Mais pourquoi le monde n’a-t-il pas pensé en "vert" dès les années 1970 ?

Le problème avec les bonnes idées, c’est qu’elles émergent souvent trop tard. C’est au moment où notre planète est usée jusqu’à la corde, où les glaciers sont déjà presque fondus et la biodiversité compromise que les grandes idées écologiques commencent à se frayer un chemin.
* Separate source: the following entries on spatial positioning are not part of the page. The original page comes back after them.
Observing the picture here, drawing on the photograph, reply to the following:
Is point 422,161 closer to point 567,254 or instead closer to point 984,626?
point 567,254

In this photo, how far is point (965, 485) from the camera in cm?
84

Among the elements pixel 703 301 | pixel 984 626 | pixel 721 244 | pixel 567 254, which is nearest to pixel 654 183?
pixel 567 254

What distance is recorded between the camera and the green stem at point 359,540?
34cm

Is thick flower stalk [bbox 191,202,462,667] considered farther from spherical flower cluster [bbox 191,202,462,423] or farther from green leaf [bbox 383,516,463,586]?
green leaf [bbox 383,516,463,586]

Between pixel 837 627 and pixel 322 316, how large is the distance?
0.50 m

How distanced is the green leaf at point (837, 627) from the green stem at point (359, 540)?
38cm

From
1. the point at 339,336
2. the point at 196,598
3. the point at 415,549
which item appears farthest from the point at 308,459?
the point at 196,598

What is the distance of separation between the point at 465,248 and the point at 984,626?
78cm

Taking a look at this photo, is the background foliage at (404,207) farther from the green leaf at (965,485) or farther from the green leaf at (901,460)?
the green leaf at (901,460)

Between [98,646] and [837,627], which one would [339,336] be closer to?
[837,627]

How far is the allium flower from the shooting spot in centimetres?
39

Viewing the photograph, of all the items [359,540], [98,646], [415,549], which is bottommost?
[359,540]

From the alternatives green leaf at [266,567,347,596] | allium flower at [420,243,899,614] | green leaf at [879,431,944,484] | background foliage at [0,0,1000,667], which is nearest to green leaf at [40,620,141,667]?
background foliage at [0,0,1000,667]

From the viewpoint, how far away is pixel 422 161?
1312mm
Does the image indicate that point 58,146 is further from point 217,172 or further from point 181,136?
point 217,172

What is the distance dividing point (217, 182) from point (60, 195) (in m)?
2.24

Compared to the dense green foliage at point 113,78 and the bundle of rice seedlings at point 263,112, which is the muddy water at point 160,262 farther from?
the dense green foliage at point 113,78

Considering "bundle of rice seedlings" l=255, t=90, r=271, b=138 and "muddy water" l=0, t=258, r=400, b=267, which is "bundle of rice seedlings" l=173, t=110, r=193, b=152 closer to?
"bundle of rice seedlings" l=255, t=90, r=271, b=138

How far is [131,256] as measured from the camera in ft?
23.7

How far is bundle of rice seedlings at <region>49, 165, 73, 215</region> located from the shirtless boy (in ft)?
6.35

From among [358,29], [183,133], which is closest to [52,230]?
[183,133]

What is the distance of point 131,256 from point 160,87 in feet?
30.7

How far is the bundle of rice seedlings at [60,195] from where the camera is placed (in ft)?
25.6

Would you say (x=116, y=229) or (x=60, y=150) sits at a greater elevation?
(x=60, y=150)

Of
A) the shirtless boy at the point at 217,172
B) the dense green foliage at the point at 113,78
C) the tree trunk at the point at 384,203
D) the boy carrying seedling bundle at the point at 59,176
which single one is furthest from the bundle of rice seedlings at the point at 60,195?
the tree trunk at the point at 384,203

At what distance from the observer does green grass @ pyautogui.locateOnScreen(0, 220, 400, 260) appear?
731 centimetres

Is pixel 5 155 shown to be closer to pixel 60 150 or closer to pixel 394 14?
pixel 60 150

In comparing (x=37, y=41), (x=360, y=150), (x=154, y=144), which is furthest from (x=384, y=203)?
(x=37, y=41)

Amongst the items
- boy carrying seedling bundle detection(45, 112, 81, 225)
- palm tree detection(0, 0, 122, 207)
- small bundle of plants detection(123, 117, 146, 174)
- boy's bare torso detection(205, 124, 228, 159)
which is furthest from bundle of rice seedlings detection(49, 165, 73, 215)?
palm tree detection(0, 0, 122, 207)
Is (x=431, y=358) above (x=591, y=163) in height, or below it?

Mais pourquoi le monde n’a-t-il pas pensé « vert » dès les années 1970 ?

Eh bien, le monde y a pensé… mais il s’en fichait comme de sa première couche d’ozone ! C’est tout l’intérêt de La Troisième Rive, l’autobiographie d’Ignacy Sachs, 80 ans, économiste et grand théoricien de l’« écodéveloppement ». Il nous rappelle que le premier colloque international sur l’environnement s’est tenu à Tokyo en 1970 – il y était – et le mot nippon « kogai » , dégradation de l’environnement était alors « sur toutes les lèvres ». Puis en 1972, l’ONU, à la conférence de Stockholm, « inscrivit définitivement l’environnement à l’ordre du jour de la communauté internationale ».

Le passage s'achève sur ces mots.